Championed by creative producer Jeremy Goldstein, the phrase “truth to power” provides a framework for an ongoing series of performances about confronting who or what has control over you. Joined on stage and by video call by a group of eight young people, Goldstein et al. open up about their personal history and innermost thoughts regarding oppression and identity in the 21st century.

The first half of the show focuses upon Goldstein’s father Mick and his lifelong friendship with the ‘Hackney Gang’ – the poet Henry Woolf and esteemed playwright Harold Pinter. But while Goldstein’s segment deals with his father’s frustrated desire to be a writer – the only one of the trio to not pursue a creative passion he had an affinity with, plus living in the shadow of his peers – it is Goldstein’s own relationship with his own father that provides the emotional grist of the evening, a reminder of the importance of reconciliation and the ‘petty’ things that impede such actions.

While not as long as Goldstein’s candid ‘trip down memory lane’, the individual regional contributions (on this occasion from Rotherham) to the second half of the evening give a flavour of the sort of things that young people in the UK face and are concerned about. Individual attitudes towards autism, racism, transphobia and obsessive compulsive disorders are explored, as well as negative attitudes that are systemic in nature.
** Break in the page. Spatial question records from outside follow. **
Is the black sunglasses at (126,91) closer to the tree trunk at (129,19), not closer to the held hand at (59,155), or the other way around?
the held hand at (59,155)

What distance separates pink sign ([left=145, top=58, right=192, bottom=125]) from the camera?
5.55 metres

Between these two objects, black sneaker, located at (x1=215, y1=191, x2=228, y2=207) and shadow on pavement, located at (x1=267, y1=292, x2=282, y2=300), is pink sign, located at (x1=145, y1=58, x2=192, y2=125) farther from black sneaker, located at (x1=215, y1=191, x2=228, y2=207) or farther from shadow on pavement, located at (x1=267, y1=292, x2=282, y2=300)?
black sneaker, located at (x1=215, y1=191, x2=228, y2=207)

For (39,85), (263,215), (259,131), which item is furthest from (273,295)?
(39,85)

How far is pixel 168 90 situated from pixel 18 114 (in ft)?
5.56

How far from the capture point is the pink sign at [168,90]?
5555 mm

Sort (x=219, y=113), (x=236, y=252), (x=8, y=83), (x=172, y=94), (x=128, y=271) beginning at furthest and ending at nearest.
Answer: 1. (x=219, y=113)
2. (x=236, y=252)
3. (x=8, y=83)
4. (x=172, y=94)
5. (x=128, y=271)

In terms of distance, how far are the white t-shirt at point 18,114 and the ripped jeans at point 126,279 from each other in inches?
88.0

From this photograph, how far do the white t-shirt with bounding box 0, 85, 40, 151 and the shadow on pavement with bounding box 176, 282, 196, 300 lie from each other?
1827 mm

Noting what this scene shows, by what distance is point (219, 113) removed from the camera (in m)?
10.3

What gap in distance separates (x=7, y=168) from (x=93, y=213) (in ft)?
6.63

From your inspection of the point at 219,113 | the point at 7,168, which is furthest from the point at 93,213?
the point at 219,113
Of all the individual contributions to the evening, it was perhaps the words of Jacob Rhodes who had one of the most profound insights. Most of the things that have power over us – people, friends, family, etc – are all external forces. But sometimes they aren’t our most severest critics… “Would you be friends with someone who speaks to you like you speak to yourself?”
© Michael Davis 2022
Truth To Power Café is an internationally acclaimed performance event – already performed more than 40 times in six countries – and featuring more than 400 participants, many of whom have never been on stage before. After its recent showcase at the Rotherham Civic Theatre (24th and 25th February), it will be performed again at the Lawrence Batley Theatre, Huddersfield on 19th March and at Stanley Arts, South Norwood in London on 27th March.